Objective: Return the lines of the material starting at the line containing "Looking at this image, which of" and ending at the line containing "28.8 meters", copied exactly and including both of those lines.

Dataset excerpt
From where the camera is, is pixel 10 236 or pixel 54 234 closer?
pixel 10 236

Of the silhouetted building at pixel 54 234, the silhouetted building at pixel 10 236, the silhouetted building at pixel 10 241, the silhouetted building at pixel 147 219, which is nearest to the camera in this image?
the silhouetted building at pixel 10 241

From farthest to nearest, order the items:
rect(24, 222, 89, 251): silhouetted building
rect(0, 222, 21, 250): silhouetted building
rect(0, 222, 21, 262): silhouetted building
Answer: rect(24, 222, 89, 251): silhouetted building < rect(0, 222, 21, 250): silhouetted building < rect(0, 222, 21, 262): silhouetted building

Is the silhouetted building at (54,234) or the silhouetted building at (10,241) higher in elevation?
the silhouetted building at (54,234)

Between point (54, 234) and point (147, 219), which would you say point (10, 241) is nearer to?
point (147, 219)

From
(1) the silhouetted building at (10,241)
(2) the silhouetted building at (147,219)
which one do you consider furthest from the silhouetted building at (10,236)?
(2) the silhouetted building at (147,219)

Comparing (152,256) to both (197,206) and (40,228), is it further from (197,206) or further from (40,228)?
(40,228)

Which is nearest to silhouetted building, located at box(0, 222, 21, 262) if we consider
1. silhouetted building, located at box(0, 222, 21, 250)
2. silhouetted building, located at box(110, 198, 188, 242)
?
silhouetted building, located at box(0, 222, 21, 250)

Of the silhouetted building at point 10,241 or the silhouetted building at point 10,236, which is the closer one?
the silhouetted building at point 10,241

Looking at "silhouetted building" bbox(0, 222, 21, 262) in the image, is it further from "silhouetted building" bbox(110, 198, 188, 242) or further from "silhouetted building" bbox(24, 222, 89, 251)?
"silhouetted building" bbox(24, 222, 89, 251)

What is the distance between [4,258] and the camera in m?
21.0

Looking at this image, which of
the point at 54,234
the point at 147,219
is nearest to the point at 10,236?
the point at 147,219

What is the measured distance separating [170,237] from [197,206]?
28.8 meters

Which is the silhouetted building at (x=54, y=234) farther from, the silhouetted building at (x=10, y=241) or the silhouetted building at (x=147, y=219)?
--
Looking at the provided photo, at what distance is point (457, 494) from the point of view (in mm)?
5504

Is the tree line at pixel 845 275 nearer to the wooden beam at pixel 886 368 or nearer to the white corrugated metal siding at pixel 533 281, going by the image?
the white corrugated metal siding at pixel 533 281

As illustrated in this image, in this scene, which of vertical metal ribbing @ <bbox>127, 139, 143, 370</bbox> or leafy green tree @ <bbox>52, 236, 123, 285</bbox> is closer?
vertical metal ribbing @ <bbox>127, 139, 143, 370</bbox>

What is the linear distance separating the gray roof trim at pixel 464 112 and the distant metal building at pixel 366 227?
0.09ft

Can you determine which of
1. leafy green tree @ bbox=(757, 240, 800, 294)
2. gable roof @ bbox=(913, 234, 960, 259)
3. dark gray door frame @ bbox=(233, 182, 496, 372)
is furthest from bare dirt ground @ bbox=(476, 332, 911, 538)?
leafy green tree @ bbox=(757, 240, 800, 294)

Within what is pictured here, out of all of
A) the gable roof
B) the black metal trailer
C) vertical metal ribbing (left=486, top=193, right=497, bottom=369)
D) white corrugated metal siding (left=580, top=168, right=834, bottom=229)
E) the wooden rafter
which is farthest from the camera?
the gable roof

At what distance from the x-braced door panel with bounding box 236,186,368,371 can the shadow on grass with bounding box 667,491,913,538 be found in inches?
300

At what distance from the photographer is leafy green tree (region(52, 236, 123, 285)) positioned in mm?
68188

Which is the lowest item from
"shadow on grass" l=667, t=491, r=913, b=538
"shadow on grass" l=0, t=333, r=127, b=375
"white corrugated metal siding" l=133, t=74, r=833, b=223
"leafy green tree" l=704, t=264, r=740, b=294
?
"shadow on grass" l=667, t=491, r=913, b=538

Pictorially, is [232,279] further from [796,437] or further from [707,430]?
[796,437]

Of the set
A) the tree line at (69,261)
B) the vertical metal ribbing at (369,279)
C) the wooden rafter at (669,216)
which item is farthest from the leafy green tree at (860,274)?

Response to this task:
Looking at this image, which of
the point at 54,234
the point at 147,219
is nearest to the point at 10,236?
the point at 147,219

What is the measured distance separating [170,237] from [197,206]?
28.8 meters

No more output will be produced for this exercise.